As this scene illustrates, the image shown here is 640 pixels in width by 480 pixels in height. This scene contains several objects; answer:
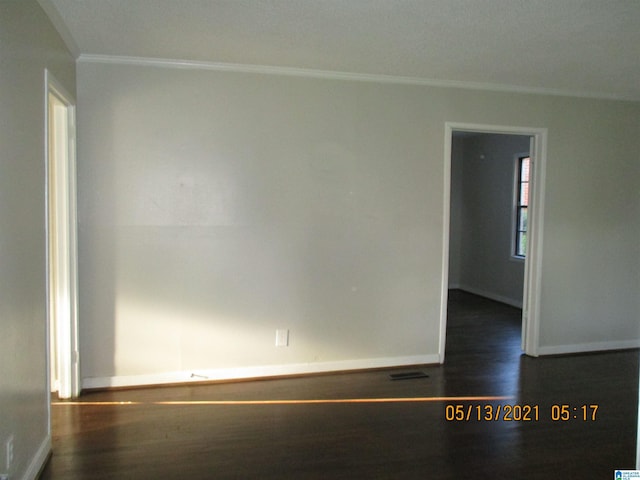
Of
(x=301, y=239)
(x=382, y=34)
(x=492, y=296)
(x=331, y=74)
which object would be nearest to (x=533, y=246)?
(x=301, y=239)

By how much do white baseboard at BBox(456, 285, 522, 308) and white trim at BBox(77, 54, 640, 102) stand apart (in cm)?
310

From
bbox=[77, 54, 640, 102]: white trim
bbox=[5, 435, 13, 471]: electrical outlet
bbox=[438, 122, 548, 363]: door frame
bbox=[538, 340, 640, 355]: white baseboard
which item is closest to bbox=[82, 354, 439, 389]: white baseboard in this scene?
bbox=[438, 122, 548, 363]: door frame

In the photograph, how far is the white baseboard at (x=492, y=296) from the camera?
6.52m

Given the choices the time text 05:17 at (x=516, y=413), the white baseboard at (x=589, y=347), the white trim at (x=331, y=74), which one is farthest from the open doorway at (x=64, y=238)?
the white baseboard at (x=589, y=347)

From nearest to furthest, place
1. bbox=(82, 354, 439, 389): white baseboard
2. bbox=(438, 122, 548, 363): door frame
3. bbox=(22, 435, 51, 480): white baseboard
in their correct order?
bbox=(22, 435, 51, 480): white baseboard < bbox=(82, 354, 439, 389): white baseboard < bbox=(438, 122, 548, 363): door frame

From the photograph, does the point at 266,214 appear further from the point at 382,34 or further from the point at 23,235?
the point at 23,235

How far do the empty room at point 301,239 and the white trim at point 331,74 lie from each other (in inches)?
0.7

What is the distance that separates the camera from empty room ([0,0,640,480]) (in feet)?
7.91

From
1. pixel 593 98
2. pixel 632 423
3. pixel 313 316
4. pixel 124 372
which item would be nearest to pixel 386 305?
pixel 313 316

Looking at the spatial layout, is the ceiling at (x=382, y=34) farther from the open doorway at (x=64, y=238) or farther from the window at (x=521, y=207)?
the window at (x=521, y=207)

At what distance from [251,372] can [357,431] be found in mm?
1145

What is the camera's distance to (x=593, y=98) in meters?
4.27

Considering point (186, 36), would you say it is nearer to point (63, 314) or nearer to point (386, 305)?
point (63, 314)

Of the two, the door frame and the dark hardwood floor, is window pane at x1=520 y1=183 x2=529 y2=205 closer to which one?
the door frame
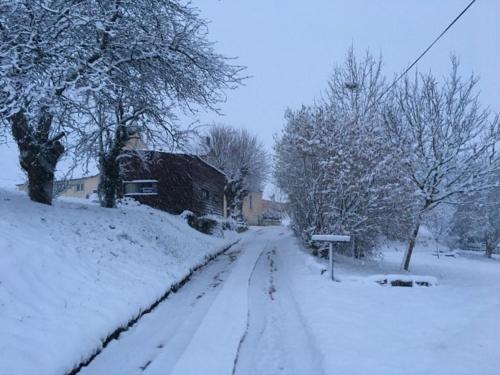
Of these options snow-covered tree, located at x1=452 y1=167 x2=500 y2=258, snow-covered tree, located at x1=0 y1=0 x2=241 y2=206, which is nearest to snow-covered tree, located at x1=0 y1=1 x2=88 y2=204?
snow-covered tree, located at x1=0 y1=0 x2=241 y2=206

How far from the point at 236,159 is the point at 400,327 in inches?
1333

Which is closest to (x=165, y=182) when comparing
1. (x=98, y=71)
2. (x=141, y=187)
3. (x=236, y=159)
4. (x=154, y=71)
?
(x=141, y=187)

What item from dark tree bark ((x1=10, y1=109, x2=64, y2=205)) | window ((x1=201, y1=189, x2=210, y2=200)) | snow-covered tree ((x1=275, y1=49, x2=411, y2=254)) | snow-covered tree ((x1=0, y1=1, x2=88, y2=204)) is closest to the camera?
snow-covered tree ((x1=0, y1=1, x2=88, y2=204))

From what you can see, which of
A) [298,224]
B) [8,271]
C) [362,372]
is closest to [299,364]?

*EXERCISE DIRECTIONS*: Set the entries down again exactly. Do not include the images.

*WORKED ANSWER*:
As this scene illustrates, the image shown here is 640 pixels in width by 480 pixels in height. This scene contains several objects; answer:
Of
(x=301, y=239)
(x=382, y=34)
(x=492, y=296)
(x=331, y=74)
which object would be nearest to (x=533, y=246)?
(x=301, y=239)

By how much do white baseboard at BBox(456, 285, 522, 308) and white trim at BBox(77, 54, 640, 102) stand apart (in cm)?
310

From
bbox=[77, 54, 640, 102]: white trim
bbox=[5, 435, 13, 471]: electrical outlet
bbox=[438, 122, 548, 363]: door frame
bbox=[538, 340, 640, 355]: white baseboard
which item is closest to bbox=[82, 354, 439, 389]: white baseboard in this scene?
bbox=[438, 122, 548, 363]: door frame

In the photograph, how far is the white baseboard at (x=492, y=296) from the camera?
6.52m

Given the choices the time text 05:17 at (x=516, y=413), the white baseboard at (x=589, y=347), the white trim at (x=331, y=74), which one is farthest from the open doorway at (x=64, y=238)?
the white baseboard at (x=589, y=347)

From nearest to furthest, place
1. bbox=(82, 354, 439, 389): white baseboard
2. bbox=(438, 122, 548, 363): door frame
3. bbox=(22, 435, 51, 480): white baseboard
in their correct order?
bbox=(22, 435, 51, 480): white baseboard < bbox=(82, 354, 439, 389): white baseboard < bbox=(438, 122, 548, 363): door frame

From the photograph, does the point at 266,214 appear further from the point at 382,34 or further from the point at 23,235?
the point at 23,235

How far do the empty room at point 301,239 and the white trim at point 331,74 lie from each other (in inches)?
0.7

What is the distance that separates the camera from empty room ([0,0,640,480]) (in feet)?
7.91

From
1. pixel 593 98
2. pixel 632 423
3. pixel 313 316
4. pixel 124 372
which item would be nearest to pixel 386 305?
pixel 313 316

Looking at the spatial layout, is the ceiling at (x=382, y=34) farther from the open doorway at (x=64, y=238) or farther from the window at (x=521, y=207)?
the window at (x=521, y=207)

At what distance from [251,372] can [357,431] be found in mm?
1145

What is the camera's distance to (x=593, y=98) in meters?
4.27

Considering point (186, 36), would you say it is nearer to point (63, 314) or nearer to point (386, 305)?
point (63, 314)

Of the two, the door frame and the dark hardwood floor, is window pane at x1=520 y1=183 x2=529 y2=205 closer to which one?
the door frame
Of these options snow-covered tree, located at x1=452 y1=167 x2=500 y2=258, snow-covered tree, located at x1=0 y1=0 x2=241 y2=206, which is nearest to snow-covered tree, located at x1=0 y1=1 x2=88 y2=204?
snow-covered tree, located at x1=0 y1=0 x2=241 y2=206

How far from the point at 236,159 is the point at 400,327 in inches?
1333

Which is closest to (x=165, y=182) when comparing
1. (x=98, y=71)
2. (x=141, y=187)
3. (x=236, y=159)
4. (x=154, y=71)
?
(x=141, y=187)

What item from dark tree bark ((x1=10, y1=109, x2=64, y2=205)) | window ((x1=201, y1=189, x2=210, y2=200)) | snow-covered tree ((x1=275, y1=49, x2=411, y2=254)) | snow-covered tree ((x1=0, y1=1, x2=88, y2=204)) is closest to the camera?
snow-covered tree ((x1=0, y1=1, x2=88, y2=204))

From what you can see, which of
A) [298,224]
B) [8,271]
C) [362,372]
is closest to [299,364]?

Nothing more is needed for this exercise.